● **Objetivo A**:
Relacione todos os autores cujas obras o texto sobre literatura cubana declara ter selecionado para a lista.
● **Objetivo B**:
Dê prosseguimento ao texto sobre escritores cubanos a partir da última frase apresentada.

● **Texto fornecido**:

-------

Seja na ilha ou no exílio, Cuba continua produzindo ótimos escritores. A revolução cubana teve seu papel ao contribuir com o aumento dos níveis de educação e erradicação do analfabetismo, mas também ao dar motivos para que seus cidadãos, sufocados pela falta de liberdade de expressão, sentissem a necessidade de contar ao mundo suas histórias e opiniões, sem serem censurados.
É o caso dos autores das obras que selecionamos para esta lista. Exilados como Reinaldo Arenas e Guillermo Cabrera Infante são nomes importantíssimos da literatura cubana pós-revolução. Já Leonardo Padura, Juan Pedro Gutiérrez e Wendy Guerra escolheram continuar no país onde nasceram e ganharam destaque internacional nos últimos anos relatando, em suas obras, suas percepções sobre a vida na ilha.
Os outros dois escritores aqui listados são pouco conhecidos no Brasil e suas obras não foram publicadas por aqui. No entanto vale a pena gastar o espanhol (ou inglês) para lê-las: os contos de Nancy Alonso são uma comédia cotidiana dos problemas na Cuba dos anos 2000 e o relato intenso de Huber Matos, que já foi aliado próximo a Fidel Castro, expõem, sob seu ponto de vista, as feridas do regime socialista e de seus líderes.

-------

● **Dados registrados**:
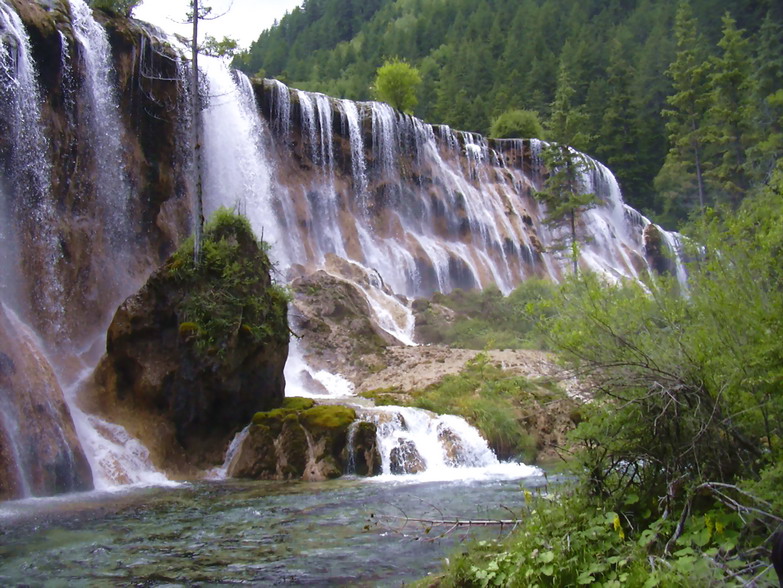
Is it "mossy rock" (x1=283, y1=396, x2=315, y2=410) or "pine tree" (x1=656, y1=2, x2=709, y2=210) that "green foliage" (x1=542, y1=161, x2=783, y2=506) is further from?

-------

● **Resposta esperada A**:
Reinaldo Arenas, Guillermo Cabrera Infante, Leonardo Padura, Juan Pedro Gutiérrez, Wendy Guerra, Nancy Alonso e Huber Matos.

● **Resposta esperada B**:
O Homem que Amava os Cachorros
Autor: Leonardo Padura
Editora: Boitempo
Qual é a história/tema do livro: Iván é um cubano que, por circunstâncias da vida, desistiu do sonho de ser escritor, mas na década de 1970 encontra um homem que passa a lhe contar detalhes da vida de Ramón Mercader, o assassino de Leon Trotski. Conforme Iván vai nos levando pelas histórias contadas pelo homem que amava os cachorros, o personagem também relata seus dramas pessoais e da sociedade cubana, que vão desde a empolgação com a revolução liderada por Fidel em 1959 até a desilusão de uma vida cheia de amarguras, pobreza e sofrimento.
Por que é importante ler: A leitura de “O Homem que Amava os Cachorros” se justifica pelo simples fato de ser o best seller do escritor cubano mais celebrado da atualidade. Se trata de um romance com personagens reais e fictícios, mas que não deixa de lado a realidade dos fatos da ilha onde o autor vive, dando a impressão que Iván poderia também, assim como Trótski e Mercader, ser um sujeito de carne e osso.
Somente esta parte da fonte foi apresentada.